Zunächst nutzte ihn RFE/RL für sein parallel unter der Marke Radio Farda gestartetes Iran-Programm. Dabei blieb es, bis eine leistungsfähigere (800 kW), im Auftrag der USA von der staatlichen Rundfunkgesellschaft in Abu Dhabi gebaute Mittelwellenanlage zur Verfügung stand.
Danach übertrug RFE/RL auf 1593 kHz noch sein Irak-Programm, das seit 2015 nicht mehr existiert. Im Vorgriff auf diese völlige Einstellung überließ man die Frequenz bereits 2013 Alhurra, das hier eine andere als die auf 1548 kHz verbreitete Variante seines Hörfunkprodukts Radio Sawa aufschaltete.
Inzwischen häuften sich die technischen Schwierigkeiten mit dem älteren Sender. So führten 2012 Ausfälle der Kühlung zur Zerstörung mehrerer Senderöhren. Dies mündete zwischen 2019 und 2021 – das hatte schon kein Beobachter mehr verfolgt – in die Stillsetzung.
Für Sendungen nach Afghanistan und Pakistan entstanden kurzfristig vier Kurzwellenantennen. In Betrieb gingen sie 2003 mit drei Sendern (US-amerikanische Bauart, 250 kW) aus den eingelagerten Ausrüstungen der 1996 geschlossenen Station Glória in Portugal.
Parallel hatte die Einstellung des Mittelwellenbetriebs in Oberlaindern die Wogen nicht glätten können. Die zunächst weitergeführten Ausstrahlungen auf Kurzwelle, mit vier Sendern des bereits aus Glória bekannten Typs, fanden ebenfalls keine Akzeptanz mehr.
Somit verzichteten die USA zum Ende des Jahres 2003 ganz auf den Standort. Einer der Sender kam 2005 nach Kuwait, wo sich das Zielgebiet des Kurzwellenbetriebs fortan um China und den Iran erweiterte. Seitdem wird Radio Farda hier rund um die Uhr (abgesehen von zeitweisen Auslagerungen) auf der markanten Frequenz 5860 kHz übertragen.
2007 zog der Auslandsrundfunk der USA sich schließlich auch aus Ismaning zurück.
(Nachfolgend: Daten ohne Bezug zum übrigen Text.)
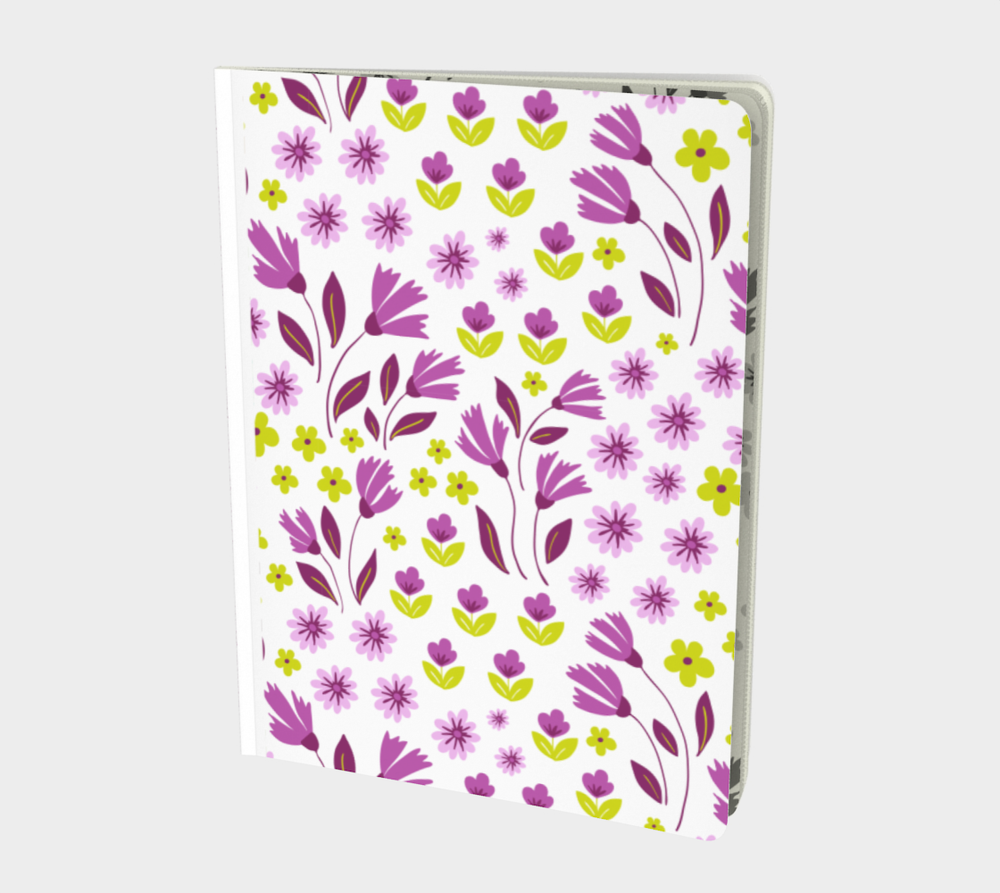 Image of White Large Notebook with Purple Flowers with Geoffrey Chaucer inspired poetry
Nach dem Wegfall der Mittelwelle 1197 kHz (2005) war hier noch Satellitentechnik verblieben, die ebenfalls nach Kuwait umgesetzt wurde.
Ebenso verfahren wurde mit einer 600 kW starken, 2006 auf Rhodos stillgelegten Mittelwellenanlage, um sich für Radio Farda die teure Sendermiete in Abu Dhabi sparen zu können.
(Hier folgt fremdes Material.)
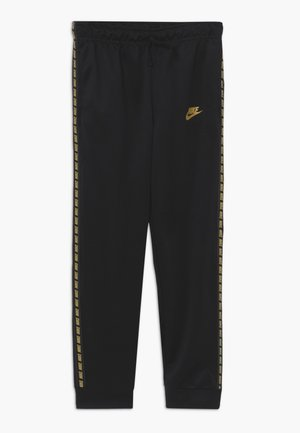 REPEAT PANT POLY - Pantaloni sportivi - black/metallic gold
Der Wiederaufbau geriet zu einer Serie von Pleiten, Pech und Pannen (der kalifornische Auftragnehmer bezahlte erst Leistungen seiner Subauftragnehmer nicht und ließ die Baustelle dann ganz ruhen, wodurch sich die für 2008 geplante Fertigstellung bis 2010 hinzog) – und mündete in eine 5,2 Millionen Dollar teure Investruine.
Ursache war die Idee, in der üblichen hemdsärmeligen Weise für die ausgewählte Frequenz 1386 kHz bei der Internationalen Fernmeldeunion einen Betrieb mit geringer Leistung anzuzeigen und dann einfach die installierten 600 kW einzuschalten. Das Problem dabei: Für diese Frequenz existiert eine Koordinierung im Iran.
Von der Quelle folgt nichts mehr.